Facial shape and motion are essential to communication. They are also fundamentally three dimensional. Consequently, we need a 3D model of the face that can capture the full range of face shapes and expressions. Such a model should be realistic, easy to animate, and easy to fit to data. See [ ] for a comprehensive overview of different facial representations.
To that end, we train an expressive 3D head model called FLAME from over 33,000 3D scans. Because it is learned from large-scale, expressive data, it is more realistic than previous models. To capture non-linear expression shape variations, we introduce CoMA [ ], a versatile autoencoder framework for meshes with hierarchical mesh up- and down-sampling operations. Models like FLAME and CoMA require large datasets of 3D faces in dense semantic correspondence across different identities and expressions. ToFu [ ], a geometry inference framework that facilitates a hierarchical volumetric feature aggregation scheme, predicts facial meshes in a consistent mesh topology directly from calibrated multi-view images three orders of magnitude faster than traditional techniques.

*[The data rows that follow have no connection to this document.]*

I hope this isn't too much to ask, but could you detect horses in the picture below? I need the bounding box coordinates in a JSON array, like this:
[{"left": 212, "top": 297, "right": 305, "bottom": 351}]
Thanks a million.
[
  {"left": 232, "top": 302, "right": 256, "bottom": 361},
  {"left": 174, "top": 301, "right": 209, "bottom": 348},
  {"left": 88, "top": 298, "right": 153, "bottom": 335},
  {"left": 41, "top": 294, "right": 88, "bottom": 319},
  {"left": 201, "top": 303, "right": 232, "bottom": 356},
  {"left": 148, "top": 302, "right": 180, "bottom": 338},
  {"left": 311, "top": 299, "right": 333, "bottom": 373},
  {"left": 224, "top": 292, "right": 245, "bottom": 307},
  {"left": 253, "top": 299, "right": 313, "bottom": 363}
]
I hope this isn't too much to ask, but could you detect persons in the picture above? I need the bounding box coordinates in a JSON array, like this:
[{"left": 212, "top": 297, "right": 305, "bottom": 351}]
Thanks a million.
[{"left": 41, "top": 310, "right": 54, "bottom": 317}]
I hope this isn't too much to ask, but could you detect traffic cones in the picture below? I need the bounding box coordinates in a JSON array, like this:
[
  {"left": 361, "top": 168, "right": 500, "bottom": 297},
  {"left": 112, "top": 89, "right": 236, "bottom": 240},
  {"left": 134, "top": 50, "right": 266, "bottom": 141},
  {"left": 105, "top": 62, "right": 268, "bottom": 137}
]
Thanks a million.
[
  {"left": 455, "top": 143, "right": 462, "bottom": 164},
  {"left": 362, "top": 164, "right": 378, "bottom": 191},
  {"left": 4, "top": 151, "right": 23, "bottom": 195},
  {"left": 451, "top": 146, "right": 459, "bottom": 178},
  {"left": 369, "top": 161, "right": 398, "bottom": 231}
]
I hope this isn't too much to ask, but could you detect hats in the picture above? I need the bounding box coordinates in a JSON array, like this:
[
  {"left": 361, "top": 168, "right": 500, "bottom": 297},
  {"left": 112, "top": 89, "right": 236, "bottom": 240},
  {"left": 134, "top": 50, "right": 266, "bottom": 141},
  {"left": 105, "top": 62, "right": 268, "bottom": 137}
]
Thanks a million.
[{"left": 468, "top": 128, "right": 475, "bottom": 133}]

To capture, model, and understand facial expressions, we need to estimate the parameters of our face models from images and videos. Training a neural network to regress model parameters from image pixels is difficult because we lack paired training data of images and the true 3D face shape. To address this, RingNet [ ] directly learns this mapping using only 2D image features. DECA [ ] additionally learns an animatable detailed displacement model from in-the-wild images. This enables important applications such as creation of animatable avatars from a single image. Our NoW benchmark enables the field to quantitatively compare such methods for the first time.
Classical rendering methods can be used to generate images using FLAME but these look unrealistic due to the lack of hair, eyes, and the mouth cavity (i.e., teeth or tongue). To address this, we are developing new neural rendering methods. GIF [ ] combines a generative adversarial network (GAN) with FLAME’s parameter control to generate realistic looking face images.